Jiang Peng, Sellers William R, Liu X Shirley
Dana-Farber Cancer Institute and Harvard T.H. Chan School of Public Health, Boston, Massachusetts 02215, USA.
Broad Institute of MIT and Harvard, Cambridge, Massachusetts 02142, USA.
Annu Rev Biomed Data Sci. 2018 Jul;1:1-27. doi: 10.1146/annurev-biodatasci-080917-013350. Epub 2018 Apr 25.

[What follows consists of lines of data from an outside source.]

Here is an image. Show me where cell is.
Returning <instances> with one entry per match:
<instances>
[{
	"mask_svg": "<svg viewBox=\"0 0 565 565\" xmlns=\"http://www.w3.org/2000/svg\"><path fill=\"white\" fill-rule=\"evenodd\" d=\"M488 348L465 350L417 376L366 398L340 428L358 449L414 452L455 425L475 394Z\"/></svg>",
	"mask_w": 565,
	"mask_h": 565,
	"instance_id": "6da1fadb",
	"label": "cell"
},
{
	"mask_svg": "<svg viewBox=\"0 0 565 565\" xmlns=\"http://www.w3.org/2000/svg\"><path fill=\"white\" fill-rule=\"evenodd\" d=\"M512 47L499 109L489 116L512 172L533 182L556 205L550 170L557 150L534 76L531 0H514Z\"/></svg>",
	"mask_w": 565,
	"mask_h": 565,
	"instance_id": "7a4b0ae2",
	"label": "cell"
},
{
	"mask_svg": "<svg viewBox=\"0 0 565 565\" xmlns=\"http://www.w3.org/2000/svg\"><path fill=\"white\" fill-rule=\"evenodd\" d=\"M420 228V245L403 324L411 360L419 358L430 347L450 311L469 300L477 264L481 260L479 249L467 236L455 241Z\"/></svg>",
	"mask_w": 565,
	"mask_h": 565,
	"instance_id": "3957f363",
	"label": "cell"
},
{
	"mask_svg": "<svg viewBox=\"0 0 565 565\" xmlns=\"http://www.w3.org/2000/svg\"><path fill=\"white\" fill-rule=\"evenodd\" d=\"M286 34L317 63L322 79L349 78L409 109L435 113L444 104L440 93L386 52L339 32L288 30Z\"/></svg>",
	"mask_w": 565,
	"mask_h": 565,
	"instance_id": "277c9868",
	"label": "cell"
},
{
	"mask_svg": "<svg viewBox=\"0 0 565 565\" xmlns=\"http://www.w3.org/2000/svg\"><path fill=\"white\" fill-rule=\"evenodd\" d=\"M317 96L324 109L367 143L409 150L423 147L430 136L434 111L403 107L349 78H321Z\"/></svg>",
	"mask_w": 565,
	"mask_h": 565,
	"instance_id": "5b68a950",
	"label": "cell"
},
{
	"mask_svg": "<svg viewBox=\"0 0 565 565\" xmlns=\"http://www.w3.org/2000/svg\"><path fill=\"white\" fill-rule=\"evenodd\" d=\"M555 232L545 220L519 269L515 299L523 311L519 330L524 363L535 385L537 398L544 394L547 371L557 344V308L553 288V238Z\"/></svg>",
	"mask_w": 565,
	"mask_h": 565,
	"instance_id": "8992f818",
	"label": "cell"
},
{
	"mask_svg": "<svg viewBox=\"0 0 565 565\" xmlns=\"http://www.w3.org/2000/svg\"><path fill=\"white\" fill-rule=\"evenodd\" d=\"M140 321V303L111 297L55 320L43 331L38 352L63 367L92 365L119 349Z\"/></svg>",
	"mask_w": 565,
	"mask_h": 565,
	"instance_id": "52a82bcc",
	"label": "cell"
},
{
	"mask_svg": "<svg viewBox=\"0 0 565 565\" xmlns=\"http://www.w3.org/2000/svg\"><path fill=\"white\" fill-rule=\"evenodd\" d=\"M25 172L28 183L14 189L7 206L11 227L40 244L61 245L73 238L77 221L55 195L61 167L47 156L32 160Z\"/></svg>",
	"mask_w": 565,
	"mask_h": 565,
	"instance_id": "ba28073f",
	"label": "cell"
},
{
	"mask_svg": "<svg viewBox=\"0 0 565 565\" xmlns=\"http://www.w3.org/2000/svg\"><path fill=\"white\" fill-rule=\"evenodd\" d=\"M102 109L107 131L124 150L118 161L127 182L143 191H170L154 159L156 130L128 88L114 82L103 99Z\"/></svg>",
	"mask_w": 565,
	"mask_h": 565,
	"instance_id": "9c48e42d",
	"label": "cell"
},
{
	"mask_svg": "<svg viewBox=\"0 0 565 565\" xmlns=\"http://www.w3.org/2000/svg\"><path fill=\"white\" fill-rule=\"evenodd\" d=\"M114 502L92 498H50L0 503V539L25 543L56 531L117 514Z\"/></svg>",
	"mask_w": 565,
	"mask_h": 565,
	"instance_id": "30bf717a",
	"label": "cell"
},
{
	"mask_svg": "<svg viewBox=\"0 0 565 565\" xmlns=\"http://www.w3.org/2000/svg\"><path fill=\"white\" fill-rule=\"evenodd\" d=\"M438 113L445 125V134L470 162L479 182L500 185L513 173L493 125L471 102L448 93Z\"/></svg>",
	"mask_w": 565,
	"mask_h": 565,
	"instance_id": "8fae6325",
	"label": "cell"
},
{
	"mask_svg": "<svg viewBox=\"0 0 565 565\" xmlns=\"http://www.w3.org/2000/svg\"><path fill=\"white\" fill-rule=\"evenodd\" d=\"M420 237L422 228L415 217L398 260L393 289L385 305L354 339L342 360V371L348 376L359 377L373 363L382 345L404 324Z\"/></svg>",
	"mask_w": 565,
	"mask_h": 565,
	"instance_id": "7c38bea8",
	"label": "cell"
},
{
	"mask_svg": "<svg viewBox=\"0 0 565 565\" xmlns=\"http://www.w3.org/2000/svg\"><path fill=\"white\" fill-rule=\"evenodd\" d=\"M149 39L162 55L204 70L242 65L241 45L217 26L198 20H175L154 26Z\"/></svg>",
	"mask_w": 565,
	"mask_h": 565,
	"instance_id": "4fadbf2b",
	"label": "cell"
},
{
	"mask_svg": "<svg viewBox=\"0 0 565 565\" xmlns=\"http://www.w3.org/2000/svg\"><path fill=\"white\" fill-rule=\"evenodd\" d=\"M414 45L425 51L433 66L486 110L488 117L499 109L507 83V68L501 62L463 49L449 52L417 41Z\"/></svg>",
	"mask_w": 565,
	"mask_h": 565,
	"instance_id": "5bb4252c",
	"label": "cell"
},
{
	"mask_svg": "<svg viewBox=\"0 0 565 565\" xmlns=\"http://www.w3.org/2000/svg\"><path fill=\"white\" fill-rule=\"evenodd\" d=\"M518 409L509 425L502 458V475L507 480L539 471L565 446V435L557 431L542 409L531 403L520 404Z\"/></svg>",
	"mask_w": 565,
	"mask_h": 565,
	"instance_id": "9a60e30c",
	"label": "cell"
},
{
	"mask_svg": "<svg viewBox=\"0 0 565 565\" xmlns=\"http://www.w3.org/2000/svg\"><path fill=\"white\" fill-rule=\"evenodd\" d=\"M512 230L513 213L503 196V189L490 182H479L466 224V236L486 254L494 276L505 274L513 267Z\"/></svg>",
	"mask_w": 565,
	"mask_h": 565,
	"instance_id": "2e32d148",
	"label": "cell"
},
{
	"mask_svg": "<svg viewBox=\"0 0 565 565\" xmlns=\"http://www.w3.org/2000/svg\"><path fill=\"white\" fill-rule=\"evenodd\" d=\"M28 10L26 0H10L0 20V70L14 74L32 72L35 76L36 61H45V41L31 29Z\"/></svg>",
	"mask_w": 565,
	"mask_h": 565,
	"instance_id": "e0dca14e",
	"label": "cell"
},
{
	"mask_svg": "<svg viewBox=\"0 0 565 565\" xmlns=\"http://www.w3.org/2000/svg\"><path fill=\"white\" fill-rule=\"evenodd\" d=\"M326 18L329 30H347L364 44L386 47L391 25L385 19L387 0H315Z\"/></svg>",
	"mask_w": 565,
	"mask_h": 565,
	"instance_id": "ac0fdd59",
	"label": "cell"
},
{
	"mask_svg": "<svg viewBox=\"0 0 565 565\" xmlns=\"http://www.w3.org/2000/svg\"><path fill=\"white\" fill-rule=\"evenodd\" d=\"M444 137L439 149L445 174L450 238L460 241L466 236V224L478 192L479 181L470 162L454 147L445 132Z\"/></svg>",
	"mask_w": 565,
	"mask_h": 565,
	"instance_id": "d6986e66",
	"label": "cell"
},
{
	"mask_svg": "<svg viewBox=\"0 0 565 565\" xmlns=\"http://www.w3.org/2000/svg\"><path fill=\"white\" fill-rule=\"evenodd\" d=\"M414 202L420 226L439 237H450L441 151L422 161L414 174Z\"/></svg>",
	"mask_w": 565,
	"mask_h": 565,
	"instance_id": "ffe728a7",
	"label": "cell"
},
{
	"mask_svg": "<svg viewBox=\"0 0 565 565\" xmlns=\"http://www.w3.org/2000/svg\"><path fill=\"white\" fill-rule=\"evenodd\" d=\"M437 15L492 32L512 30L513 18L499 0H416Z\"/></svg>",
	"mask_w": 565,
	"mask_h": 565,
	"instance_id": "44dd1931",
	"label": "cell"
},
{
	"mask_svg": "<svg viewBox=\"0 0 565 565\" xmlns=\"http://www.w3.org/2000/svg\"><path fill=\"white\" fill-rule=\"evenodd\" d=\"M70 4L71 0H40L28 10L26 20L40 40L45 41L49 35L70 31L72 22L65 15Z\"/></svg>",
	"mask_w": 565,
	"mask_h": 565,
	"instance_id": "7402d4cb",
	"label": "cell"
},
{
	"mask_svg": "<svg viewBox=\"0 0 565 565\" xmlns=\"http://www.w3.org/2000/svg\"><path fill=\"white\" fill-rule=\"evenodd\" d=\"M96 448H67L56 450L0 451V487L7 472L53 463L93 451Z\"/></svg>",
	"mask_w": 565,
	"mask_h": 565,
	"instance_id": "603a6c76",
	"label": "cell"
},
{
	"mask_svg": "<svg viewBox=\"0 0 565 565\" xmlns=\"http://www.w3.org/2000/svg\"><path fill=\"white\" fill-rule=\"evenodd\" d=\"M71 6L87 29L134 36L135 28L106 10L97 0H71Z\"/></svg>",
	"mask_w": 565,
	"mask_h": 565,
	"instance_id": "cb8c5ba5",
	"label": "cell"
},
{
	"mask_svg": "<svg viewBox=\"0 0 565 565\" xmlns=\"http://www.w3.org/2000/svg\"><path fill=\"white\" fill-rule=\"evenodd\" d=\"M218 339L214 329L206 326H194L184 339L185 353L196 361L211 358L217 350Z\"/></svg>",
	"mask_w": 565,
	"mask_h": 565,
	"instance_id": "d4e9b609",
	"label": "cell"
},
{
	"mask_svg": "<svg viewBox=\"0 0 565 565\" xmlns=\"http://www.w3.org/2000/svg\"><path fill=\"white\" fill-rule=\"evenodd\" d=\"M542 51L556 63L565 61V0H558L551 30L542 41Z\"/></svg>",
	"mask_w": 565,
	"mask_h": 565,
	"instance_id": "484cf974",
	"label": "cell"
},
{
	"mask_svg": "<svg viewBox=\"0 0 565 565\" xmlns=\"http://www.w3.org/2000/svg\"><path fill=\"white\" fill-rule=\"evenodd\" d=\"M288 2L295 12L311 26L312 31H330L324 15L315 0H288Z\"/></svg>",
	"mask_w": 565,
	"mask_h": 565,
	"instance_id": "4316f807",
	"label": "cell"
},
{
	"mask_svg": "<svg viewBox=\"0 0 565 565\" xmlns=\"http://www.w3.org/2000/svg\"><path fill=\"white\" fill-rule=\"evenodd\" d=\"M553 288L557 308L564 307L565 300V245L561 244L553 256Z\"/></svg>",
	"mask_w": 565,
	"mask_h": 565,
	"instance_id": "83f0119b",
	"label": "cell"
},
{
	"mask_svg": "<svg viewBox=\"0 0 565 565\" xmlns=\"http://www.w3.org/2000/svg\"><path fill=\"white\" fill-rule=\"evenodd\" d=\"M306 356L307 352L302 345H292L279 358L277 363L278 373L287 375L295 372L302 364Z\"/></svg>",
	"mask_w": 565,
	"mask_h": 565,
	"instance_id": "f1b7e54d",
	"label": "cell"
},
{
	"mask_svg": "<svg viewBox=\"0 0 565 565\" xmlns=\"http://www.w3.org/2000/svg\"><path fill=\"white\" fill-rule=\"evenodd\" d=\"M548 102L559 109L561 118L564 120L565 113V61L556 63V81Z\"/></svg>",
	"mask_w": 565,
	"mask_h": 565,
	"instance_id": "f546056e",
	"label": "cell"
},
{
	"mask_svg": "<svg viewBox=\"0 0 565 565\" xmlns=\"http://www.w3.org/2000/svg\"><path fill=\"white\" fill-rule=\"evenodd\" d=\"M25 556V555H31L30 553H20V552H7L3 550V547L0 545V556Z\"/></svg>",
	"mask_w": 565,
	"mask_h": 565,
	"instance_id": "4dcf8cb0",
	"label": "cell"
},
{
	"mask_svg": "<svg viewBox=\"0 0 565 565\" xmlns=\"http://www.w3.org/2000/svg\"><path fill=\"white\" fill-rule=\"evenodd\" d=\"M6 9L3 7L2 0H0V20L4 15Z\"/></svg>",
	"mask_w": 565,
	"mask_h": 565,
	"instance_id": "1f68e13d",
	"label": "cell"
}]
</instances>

Despite significant progress in cancer research, current standard-of-care drugs fail to cure many types of cancers. Hence, there is an urgent need to identify better predictive biomarkers and treatment regimes. Conventionally, insights from hypothesis-driven studies are the primary force for cancer biology and therapeutic discoveries. Recently, the rapid growth of big data resources, catalyzed by breakthroughs in high-throughput technologies, has resulted in a paradigm shift in cancer therapeutic research. The combination of computational methods and genomics data has led to several successful clinical applications. In this review, we focus on recent advances in data-driven methods to model anticancer drug efficacy, and we present the challenges and opportunities for data science in cancer therapeutic research.
尽管癌症研究取得了重大进展,但目前的标准护理药物仍无法治愈多种类型的癌症。因此,迫切需要识别更好的预测生物标志物和治疗方案。传统上,假设驱动研究的见解是癌症生物学和治疗发现的主要推动力。最近,高通量技术的突破催化了大数据资源的快速增长,导致癌症治疗研究发生了范式转变。计算方法与基因组学数据的结合已带来了多项成功的临床应用。在本综述中,我们关注数据驱动方法在抗癌药物疗效建模方面的最新进展,并阐述数据科学在癌症治疗研究中的挑战与机遇。